--- EXTRAIT DU DOCUMENT ---

Chroniques noires et partisanes

Étiquette : denoël sueurs froides

LA COURSE DES RATS d’ Antonio Manzini / Denoël / Sueurs froides.

Traduction: Samuel Sfez.

Antonio manzini est acteur, réalisateur, scénariste et ce qui nous intéresse ici un écrivain italien faisant d’énormes tirages dans son pays. Il fait donc partie de cette belle famille du polar transalpin même si son coeur bat surtout pour la Ville Éternelle dont il est originaire. Commençant à avoir un début de reconnaissance en France avec sa série mettant en scène Rocco Schiavone, flic irascible, bougon et snob aux prises avec la criminalité du val d’Aoste, territoire qu’il hait si loin de la louve romaine chérie. Adepte des clark’s dans la neige, du petit pétard dès poltron minet pour mieux appréhender la journée, Schiavone est un personnage franchement épatant, aussi attachant que finalement répulsif et héros d’une série passant sur la RAI. Denoël depuis quelques années nous offrait une de ses aventures tous les ans mais alors que deux enquêtes sont encore inédites en France, changement de stratégie puisque nous remontons au premier roman de Manzini daté de 2007, avant la création de Rocco et situé à Rome.

--- MATÉRIAU ---

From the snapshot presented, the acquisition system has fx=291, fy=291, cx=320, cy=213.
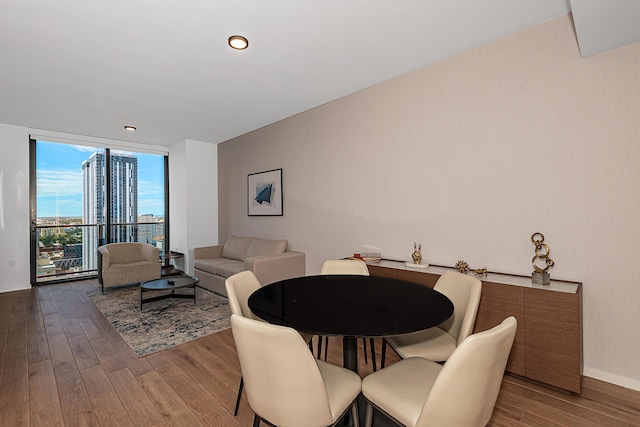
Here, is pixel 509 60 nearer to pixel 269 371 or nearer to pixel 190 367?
pixel 269 371

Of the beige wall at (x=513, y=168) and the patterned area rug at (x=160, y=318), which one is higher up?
the beige wall at (x=513, y=168)

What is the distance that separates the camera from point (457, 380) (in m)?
1.06

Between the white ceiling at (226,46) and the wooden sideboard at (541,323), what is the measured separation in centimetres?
173

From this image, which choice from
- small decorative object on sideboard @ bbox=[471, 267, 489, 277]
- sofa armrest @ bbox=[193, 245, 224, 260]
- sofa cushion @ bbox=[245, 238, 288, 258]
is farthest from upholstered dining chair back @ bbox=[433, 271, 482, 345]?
sofa armrest @ bbox=[193, 245, 224, 260]

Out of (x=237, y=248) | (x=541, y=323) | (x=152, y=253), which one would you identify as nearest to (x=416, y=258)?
(x=541, y=323)

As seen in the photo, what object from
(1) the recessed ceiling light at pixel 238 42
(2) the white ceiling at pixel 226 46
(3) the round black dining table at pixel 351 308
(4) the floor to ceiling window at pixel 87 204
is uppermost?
(2) the white ceiling at pixel 226 46

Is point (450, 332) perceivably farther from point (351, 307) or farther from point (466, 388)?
point (466, 388)

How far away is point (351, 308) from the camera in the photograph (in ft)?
5.23

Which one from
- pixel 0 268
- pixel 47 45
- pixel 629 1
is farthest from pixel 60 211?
pixel 629 1

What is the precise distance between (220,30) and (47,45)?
1.55m

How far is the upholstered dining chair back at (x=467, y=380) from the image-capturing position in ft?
3.42

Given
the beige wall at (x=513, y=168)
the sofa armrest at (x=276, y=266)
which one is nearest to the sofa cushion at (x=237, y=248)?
the sofa armrest at (x=276, y=266)

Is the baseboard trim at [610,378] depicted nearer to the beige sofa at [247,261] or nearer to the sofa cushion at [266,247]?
the beige sofa at [247,261]

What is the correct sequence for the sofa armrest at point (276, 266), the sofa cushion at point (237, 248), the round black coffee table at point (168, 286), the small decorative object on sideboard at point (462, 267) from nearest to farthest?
1. the small decorative object on sideboard at point (462, 267)
2. the round black coffee table at point (168, 286)
3. the sofa armrest at point (276, 266)
4. the sofa cushion at point (237, 248)
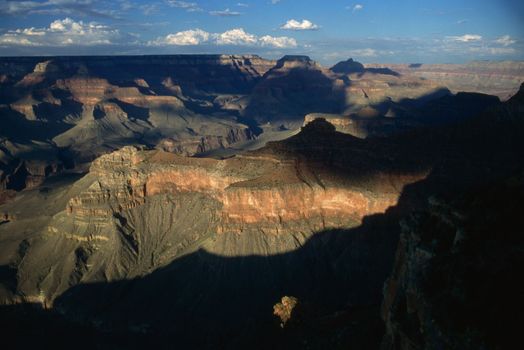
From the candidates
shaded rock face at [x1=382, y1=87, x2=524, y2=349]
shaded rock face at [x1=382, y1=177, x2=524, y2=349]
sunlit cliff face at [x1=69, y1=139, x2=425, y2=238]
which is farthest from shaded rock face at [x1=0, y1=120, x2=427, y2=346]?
shaded rock face at [x1=382, y1=177, x2=524, y2=349]

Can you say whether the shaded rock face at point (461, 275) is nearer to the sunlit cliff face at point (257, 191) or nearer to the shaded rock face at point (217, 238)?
the shaded rock face at point (217, 238)

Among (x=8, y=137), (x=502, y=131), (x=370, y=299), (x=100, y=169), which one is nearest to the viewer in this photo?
(x=370, y=299)

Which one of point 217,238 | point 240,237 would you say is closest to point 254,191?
point 240,237

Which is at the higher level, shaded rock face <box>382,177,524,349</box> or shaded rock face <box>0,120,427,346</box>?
shaded rock face <box>382,177,524,349</box>

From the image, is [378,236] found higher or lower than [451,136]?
lower

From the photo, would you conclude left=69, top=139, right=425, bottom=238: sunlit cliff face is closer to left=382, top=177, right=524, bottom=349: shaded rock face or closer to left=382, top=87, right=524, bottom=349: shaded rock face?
left=382, top=87, right=524, bottom=349: shaded rock face

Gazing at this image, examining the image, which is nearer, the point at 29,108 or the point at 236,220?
the point at 236,220

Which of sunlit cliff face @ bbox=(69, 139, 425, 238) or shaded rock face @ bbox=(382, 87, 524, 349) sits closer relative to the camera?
shaded rock face @ bbox=(382, 87, 524, 349)

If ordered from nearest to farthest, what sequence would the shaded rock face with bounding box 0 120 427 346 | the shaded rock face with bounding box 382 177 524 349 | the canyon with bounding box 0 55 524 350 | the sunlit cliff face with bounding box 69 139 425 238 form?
1. the shaded rock face with bounding box 382 177 524 349
2. the canyon with bounding box 0 55 524 350
3. the shaded rock face with bounding box 0 120 427 346
4. the sunlit cliff face with bounding box 69 139 425 238

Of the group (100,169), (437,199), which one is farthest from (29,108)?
(437,199)

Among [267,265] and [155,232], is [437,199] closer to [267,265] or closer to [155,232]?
[267,265]

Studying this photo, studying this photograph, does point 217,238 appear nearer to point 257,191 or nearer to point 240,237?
point 240,237
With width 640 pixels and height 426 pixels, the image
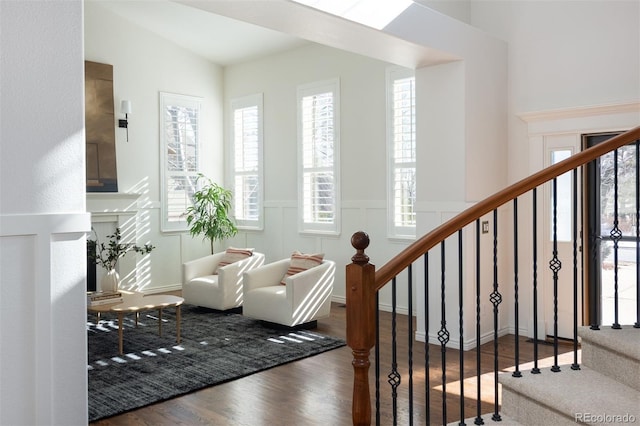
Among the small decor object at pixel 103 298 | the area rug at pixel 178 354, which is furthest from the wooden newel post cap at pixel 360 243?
the small decor object at pixel 103 298

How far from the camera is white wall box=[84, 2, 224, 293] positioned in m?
7.77

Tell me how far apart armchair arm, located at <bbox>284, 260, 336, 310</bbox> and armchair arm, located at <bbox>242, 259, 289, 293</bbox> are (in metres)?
0.57

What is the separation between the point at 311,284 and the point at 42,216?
3614 millimetres

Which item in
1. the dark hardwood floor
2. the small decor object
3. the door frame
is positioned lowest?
the dark hardwood floor

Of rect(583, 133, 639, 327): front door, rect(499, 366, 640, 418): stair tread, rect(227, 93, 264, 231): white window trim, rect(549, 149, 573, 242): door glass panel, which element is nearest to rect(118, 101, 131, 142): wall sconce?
rect(227, 93, 264, 231): white window trim

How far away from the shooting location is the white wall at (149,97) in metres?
7.77

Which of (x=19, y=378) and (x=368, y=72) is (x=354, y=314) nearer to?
(x=19, y=378)

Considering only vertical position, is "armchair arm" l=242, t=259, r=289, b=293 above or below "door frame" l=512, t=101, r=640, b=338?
below

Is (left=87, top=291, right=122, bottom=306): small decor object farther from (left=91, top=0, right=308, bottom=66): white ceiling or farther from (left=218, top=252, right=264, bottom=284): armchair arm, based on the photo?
(left=91, top=0, right=308, bottom=66): white ceiling

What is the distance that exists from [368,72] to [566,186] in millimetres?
2790

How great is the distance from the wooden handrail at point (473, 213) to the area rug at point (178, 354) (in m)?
2.32

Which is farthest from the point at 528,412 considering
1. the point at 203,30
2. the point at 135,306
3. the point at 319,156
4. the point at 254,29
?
the point at 203,30

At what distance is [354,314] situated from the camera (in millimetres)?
2504

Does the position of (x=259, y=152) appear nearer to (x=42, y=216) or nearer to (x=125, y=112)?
(x=125, y=112)
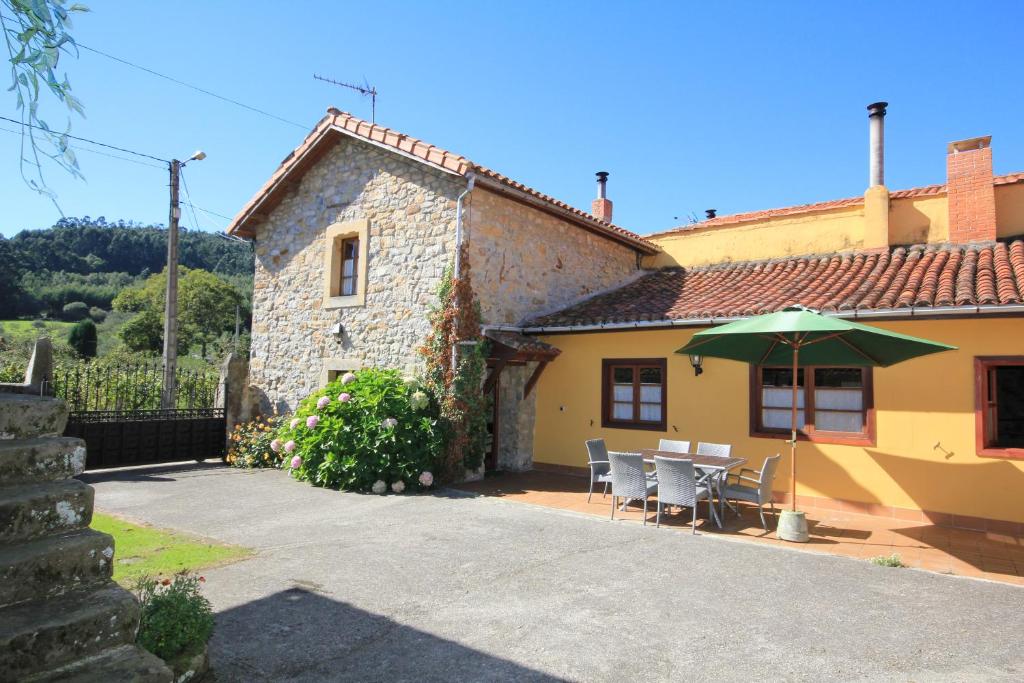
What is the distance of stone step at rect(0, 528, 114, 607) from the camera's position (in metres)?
2.10

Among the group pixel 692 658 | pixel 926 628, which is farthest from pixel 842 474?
pixel 692 658

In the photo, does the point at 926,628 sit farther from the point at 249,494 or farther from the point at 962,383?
the point at 249,494

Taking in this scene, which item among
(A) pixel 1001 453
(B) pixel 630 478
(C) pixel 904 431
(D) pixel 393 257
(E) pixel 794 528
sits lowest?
(E) pixel 794 528

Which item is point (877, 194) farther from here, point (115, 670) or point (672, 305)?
point (115, 670)

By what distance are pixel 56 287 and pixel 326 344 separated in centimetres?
4554

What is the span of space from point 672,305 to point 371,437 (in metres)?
5.17

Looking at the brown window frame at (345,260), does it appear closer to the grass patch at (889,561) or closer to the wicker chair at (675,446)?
the wicker chair at (675,446)

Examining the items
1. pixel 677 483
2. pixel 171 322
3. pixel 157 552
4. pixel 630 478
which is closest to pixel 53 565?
pixel 157 552

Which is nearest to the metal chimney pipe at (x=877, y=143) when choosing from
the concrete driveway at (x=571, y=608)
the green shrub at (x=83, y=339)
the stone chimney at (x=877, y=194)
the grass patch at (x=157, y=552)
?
the stone chimney at (x=877, y=194)

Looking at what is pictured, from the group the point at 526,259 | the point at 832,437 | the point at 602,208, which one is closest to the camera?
the point at 832,437

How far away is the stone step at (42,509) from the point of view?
217 centimetres

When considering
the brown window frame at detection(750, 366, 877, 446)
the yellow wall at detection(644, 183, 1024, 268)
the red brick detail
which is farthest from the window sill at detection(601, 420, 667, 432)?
the red brick detail

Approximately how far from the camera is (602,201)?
15.0 meters

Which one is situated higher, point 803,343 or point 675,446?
point 803,343
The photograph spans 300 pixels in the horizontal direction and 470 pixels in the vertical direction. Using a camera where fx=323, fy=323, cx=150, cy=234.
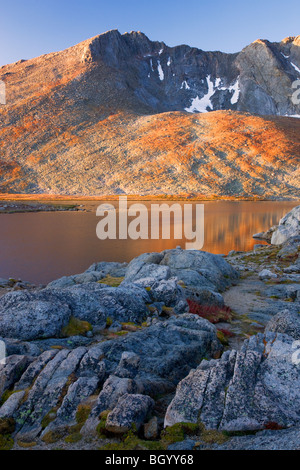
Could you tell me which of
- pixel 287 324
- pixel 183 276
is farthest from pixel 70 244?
pixel 287 324

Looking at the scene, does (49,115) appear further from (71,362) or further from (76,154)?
(71,362)

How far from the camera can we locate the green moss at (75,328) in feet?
36.7

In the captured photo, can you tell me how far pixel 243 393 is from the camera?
7.11 m

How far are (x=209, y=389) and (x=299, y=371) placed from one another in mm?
2169

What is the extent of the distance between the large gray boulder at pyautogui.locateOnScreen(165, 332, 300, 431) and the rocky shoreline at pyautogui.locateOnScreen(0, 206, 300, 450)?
0.02 metres

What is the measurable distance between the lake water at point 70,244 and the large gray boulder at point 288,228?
13.9 ft

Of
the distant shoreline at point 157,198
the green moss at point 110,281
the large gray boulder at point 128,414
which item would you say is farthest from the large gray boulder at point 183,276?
the distant shoreline at point 157,198

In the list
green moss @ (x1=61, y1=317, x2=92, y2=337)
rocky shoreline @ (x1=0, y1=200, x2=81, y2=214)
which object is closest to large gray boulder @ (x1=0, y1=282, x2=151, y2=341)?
green moss @ (x1=61, y1=317, x2=92, y2=337)

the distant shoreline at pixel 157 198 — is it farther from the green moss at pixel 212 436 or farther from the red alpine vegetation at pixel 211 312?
the green moss at pixel 212 436

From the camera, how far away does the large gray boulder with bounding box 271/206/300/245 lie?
1554 inches

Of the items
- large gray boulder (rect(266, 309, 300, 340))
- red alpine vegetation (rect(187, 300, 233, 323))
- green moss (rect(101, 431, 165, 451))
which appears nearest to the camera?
green moss (rect(101, 431, 165, 451))

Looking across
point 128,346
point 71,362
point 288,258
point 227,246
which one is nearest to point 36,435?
point 71,362

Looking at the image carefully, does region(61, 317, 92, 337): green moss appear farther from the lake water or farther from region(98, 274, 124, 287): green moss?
the lake water
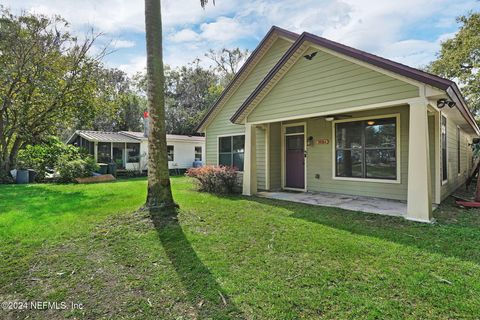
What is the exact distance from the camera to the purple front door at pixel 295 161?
9156mm

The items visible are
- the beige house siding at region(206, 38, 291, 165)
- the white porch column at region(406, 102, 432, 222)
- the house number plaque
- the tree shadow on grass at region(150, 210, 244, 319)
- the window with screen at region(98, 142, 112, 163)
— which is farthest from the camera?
the window with screen at region(98, 142, 112, 163)

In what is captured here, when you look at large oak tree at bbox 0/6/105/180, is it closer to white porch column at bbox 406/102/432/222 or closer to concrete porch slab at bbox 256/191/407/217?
concrete porch slab at bbox 256/191/407/217

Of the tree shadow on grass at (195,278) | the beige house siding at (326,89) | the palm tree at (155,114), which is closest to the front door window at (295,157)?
the beige house siding at (326,89)

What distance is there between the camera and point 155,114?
5363 mm

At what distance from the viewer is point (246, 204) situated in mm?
6934

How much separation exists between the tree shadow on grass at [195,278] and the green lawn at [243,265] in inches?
0.6

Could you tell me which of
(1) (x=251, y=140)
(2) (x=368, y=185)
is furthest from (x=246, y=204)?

---

→ LISTE DES TÂCHES:
1) Recopiez le passage de la chronique sur Antonio Manzini qui commence par « Chroniques noires et » et se termine par « Traduction: Samuel Sfez. ».
2) Rédigez la suite de la chronique sur Antonio Manzini à partir de sa dernière phrase.

→ RÉPONSES AUX TÂCHES:
1)
Chroniques noires et partisanes

Étiquette : denoël sueurs froides

LA COURSE DES RATS d’ Antonio Manzini / Denoël / Sueurs froides.

Traduction: Samuel Sfez.

2)
“Quatre délinquants, véritables bras cassés romains, montent un braquage qu’ils plantent de façon magistrale. Le moins malin de tous, René, se fait rattraper par une bande rivale déguisée en carabiniers et bien décidée à se saisir du magot.

Parallèlement, Diego, le frère de René, employé à la caisse de retraite locale, est sollicité dans le plus grand secret par un de ses chefs : le gouvernement veut mettre en place l’opération «An Zéro» et compte sur lui pour faire disparaître activement tout retraité, ces derniers coûtant trop cher à la société! Les deux frères pas bien dégourdis vont devoir se serrer les coudes s’ils veulent sortir entiers de ces situations pour le moins inattendues.”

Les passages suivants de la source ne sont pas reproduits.